賢和(読み)けんわ

朝日日本歴史人物事典 「賢和」の解説

賢和

生年生没年不詳
平安前期の法相宗の僧。「けんな」ともいう。元興寺で性相を学ぶが,近江国野洲郡奥島(滋賀県近江八幡市)に住んで堂舎を建立し,奥島の神の神託を受け,貞観7(865)年,これを神宮寺とした。同9年には播磨国明石郡(兵庫県明石市)の魚住泊を同国講師の賢養と共に再興し,また承和年間(834~848)に律師静安 の造った近江国和邇泊(滋賀県滋賀郡)の修造を企て,国司の協力を求め,受理された。時に伝燈法師位。
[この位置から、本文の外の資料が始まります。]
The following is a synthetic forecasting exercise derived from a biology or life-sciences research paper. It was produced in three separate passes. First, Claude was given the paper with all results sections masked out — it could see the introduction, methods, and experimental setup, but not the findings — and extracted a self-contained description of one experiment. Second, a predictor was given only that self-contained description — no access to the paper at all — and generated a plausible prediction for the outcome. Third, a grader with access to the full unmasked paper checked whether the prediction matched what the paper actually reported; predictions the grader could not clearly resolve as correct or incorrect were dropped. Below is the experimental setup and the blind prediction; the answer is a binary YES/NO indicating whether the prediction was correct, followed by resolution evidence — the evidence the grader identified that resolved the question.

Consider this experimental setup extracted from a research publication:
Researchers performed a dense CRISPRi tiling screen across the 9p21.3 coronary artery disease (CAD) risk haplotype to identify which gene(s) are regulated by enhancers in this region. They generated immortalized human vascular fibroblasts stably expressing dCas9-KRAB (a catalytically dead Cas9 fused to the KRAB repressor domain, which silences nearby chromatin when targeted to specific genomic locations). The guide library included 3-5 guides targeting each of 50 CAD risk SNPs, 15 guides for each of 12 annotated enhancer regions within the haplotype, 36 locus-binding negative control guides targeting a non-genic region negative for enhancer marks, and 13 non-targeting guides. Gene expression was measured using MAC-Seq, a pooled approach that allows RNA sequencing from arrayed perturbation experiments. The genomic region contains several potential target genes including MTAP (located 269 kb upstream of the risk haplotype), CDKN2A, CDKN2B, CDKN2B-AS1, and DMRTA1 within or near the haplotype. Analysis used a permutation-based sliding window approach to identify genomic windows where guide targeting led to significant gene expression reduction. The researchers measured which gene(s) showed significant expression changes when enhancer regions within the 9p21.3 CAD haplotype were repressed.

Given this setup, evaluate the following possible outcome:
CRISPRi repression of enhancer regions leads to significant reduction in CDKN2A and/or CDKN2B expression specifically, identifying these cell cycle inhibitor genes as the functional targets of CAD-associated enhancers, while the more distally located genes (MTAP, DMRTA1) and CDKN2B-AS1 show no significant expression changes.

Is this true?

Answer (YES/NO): NO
魚住泊の再興は三善清行や重源によって回顧され,清行が延喜14(914)年に提出した政治意見書「意見封事十二箇条」では,賢和の菩薩業,利他業を讃え,その死去から約40年が過ぎたとしている。

(岡野浩二)

出典 朝日日本歴史人物事典:(株)朝日新聞出版朝日日本歴史人物事典について 情報

デジタル版 日本人名大辞典+Plus 「賢和」の解説

賢和 けんわ

?-? 平安時代前期の僧。
法相(ほっそう)宗。大和(奈良県)元興(がんごう)寺でまなぶ。伝灯法師位にあった貞観(じょうがん)7年(865),近江(おうみ)(滋賀県)奥島神宮寺の創建を上奏し,ゆるされる。おなじころ停泊地の播磨(はりま)(兵庫県)魚住泊,近江の和邇泊(わにのとまり)を修造した。